**Extrait proposé**
____________________
"Monsieur Bousquet, s'il manque peut-être un peu de chaleur humaine, est un démonstrateur remarquable. Il mène son affaire comme un mathématicien, au tableau noir, fait avancer le troupeau des intégrales"
(P. Scize, Au grand jour des Assises, p. 307)

 

 

Le premier jour du procès (17 novembre 1954), le Président Marcel Bousquet (51 ans) entame le dialogue de personnalité avec l'accusé (77 ans), qui lui explique :

- Les coups de feu m'ont réveillé. J'ai pensé que c'étaient des braconniers de l'autre côté de la Durance.

- Et ces braconniers, ils chassaient avec quoi ?

- Ça, je sais pas, je le leur ai pas demandé...

 

L'accusé explique en larmoyant au Président : "Clovis ne m'a plus parlé depuis les cinquante ans de mariage avec ma chère femme".

- Tiens, riposte Bousquet. Ce n'est plus "la Sardine" et "cette vieille salope" ?

 

Le Président interroge Gaston sur ses "pratiques de galanterie". Gaston ne comprend pas.

- Et les femmes ? précise Bousquet.

- Quoi, les femmes ? J'en avais une !

- Elle vous suffisait ?

- Je vous crois ! réplique Gaston, prenant une pose avantageuse et clignant de l'œil, ce qui met la salle en joie.

 

Le Président lui rappelle d'anciennes bagarres : ainsi lorsque Gaston a refusé d'ouvrir à son ami Signoret, dont il a accompagné la retraite - dixit Signoret - de deux coups de fusil de chasse, et d'un "Attends un peu que je te lève de là !" Gaston fait l'éberlué :

- Ça, alors, mon Président, vous m'en contez une ! Je ne vous crois pas !

 

Racontant les conditions de son interrogatoire, l'accusé concède qu'il n'a certes pas été battu, mais du moins menacé du poing par un inspecteur de police (qu'il nomme) :

- Il a crié si fort que j'en sentais sa salive sur ma figure !

 

Le truculent témoin Paul Maillet (42 ans) est à la barre, et donne sa version des faits. Après de longues diversions incongrues sur ses récoltes de pommes et de patates, il raconte pour la dixième fois une histoire de pommes de terre au cours de laquelle il fut trompé par Yvette (quant au poids de son achat) : "J'ai z'été z'à la ferme sur mon motocycle, marque Saint-Étienne"... Puis il laisse échapper (à propos des faits dont il avait eu connaissance, et qu'il taisait) : "Le déshonneur planait sur mon honneur".
____________________
**Consigne**
Reproduisez l'extrait sur le procès depuis « - Ça, alors, mon » jusqu'à « ma figure ! », ces deux passages compris. Les données qui suivent ne servent pas à cet exercice.

**Données fournies**
____________________
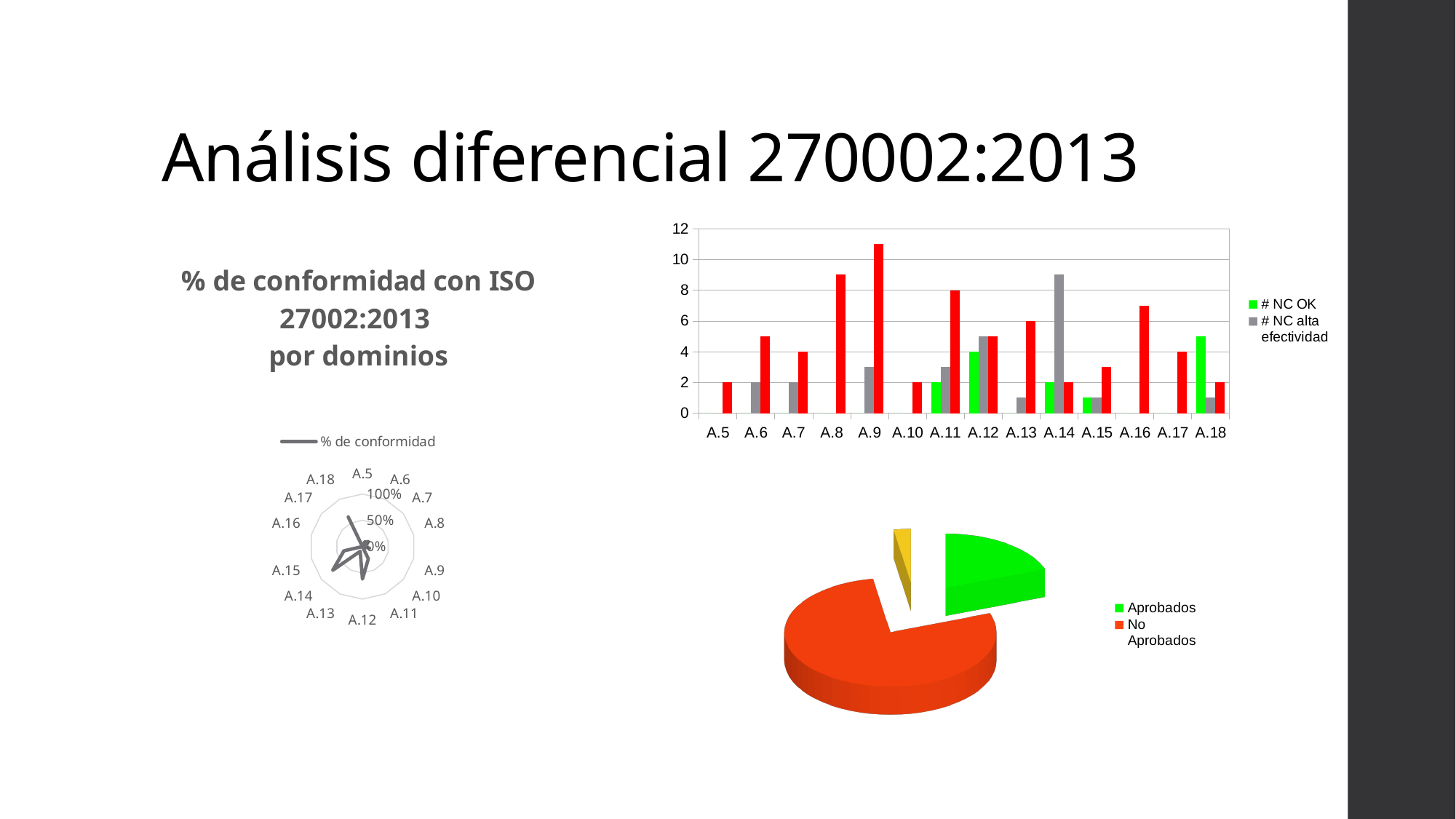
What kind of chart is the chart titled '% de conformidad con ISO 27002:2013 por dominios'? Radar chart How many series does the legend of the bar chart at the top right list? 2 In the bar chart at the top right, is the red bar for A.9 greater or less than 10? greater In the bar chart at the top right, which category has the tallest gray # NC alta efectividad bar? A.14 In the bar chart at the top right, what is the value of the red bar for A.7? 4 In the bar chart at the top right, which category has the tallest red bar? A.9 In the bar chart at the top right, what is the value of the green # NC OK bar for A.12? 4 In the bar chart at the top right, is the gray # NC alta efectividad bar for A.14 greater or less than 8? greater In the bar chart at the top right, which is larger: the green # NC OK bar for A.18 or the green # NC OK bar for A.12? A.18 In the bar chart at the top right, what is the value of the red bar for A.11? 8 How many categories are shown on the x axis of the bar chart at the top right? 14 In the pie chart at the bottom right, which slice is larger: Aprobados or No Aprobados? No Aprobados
____________________
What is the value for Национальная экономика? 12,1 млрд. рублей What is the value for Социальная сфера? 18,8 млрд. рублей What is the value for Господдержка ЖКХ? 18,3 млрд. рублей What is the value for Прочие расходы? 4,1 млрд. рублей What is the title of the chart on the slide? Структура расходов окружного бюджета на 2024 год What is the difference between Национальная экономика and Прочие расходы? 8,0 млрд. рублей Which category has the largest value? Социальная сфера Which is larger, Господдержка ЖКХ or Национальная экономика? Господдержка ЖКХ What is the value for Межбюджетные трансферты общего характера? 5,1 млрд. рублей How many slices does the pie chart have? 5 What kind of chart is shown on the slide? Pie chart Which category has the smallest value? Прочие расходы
____________________
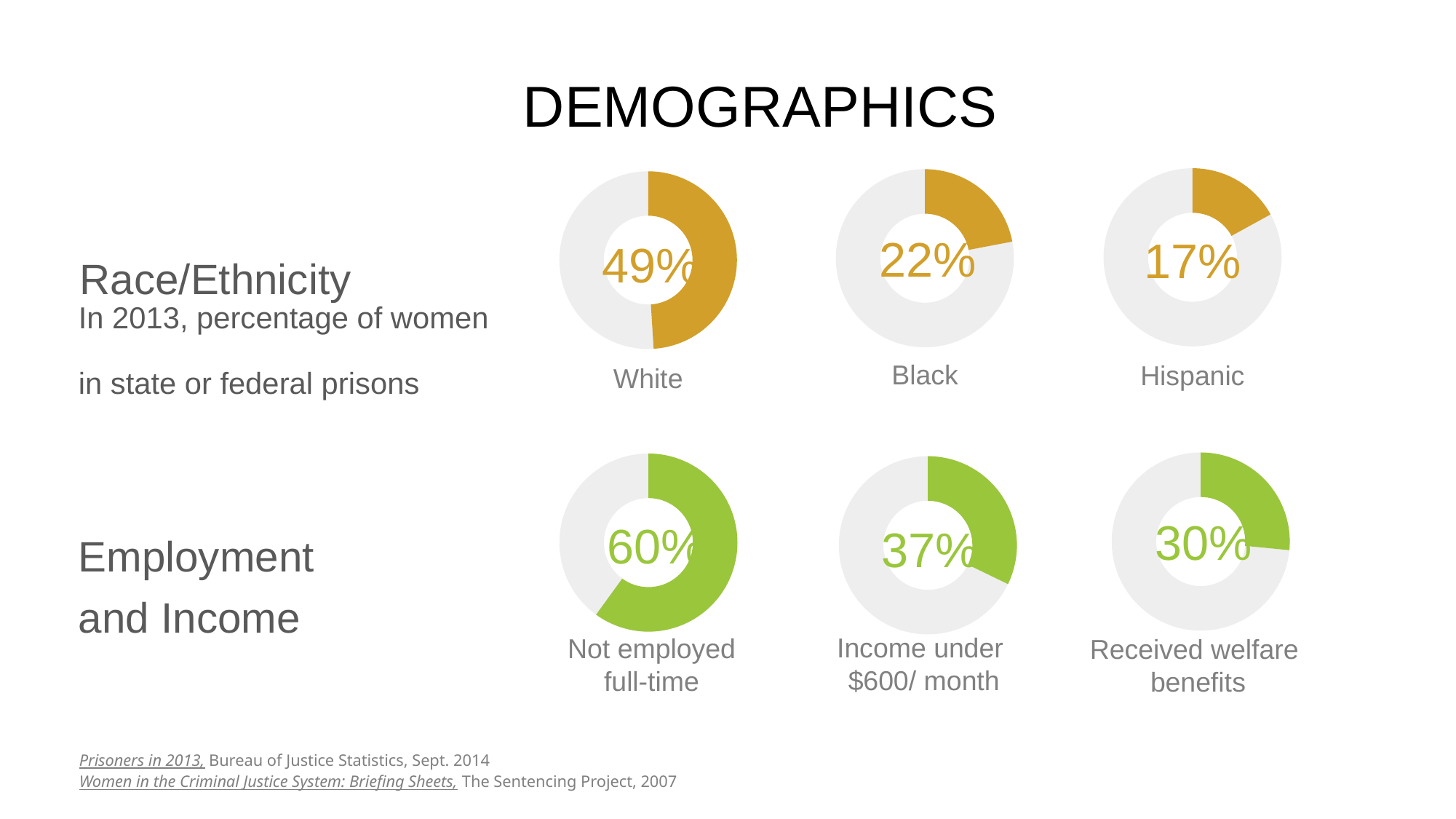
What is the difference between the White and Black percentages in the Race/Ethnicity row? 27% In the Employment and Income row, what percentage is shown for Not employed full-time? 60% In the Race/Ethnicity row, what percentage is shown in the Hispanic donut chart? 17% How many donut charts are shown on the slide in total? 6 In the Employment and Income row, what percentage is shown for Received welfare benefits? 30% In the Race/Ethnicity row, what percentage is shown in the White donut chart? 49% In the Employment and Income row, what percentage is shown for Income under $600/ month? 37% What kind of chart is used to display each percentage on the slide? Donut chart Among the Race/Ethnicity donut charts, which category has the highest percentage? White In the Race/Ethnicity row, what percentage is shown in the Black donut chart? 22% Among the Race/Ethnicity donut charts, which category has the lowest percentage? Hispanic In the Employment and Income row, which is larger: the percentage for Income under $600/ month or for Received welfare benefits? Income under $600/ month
____________________
**Réponse proposée**
- Ça, alors, mon Président, vous m'en contez une ! Je ne vous crois pas !

 

Racontant les conditions de son interrogatoire, l'accusé concède qu'il n'a certes pas été battu, mais du moins menacé du poing par un inspecteur de police (qu'il nomme) :

- Il a crié si fort que j'en sentais sa salive sur ma figure !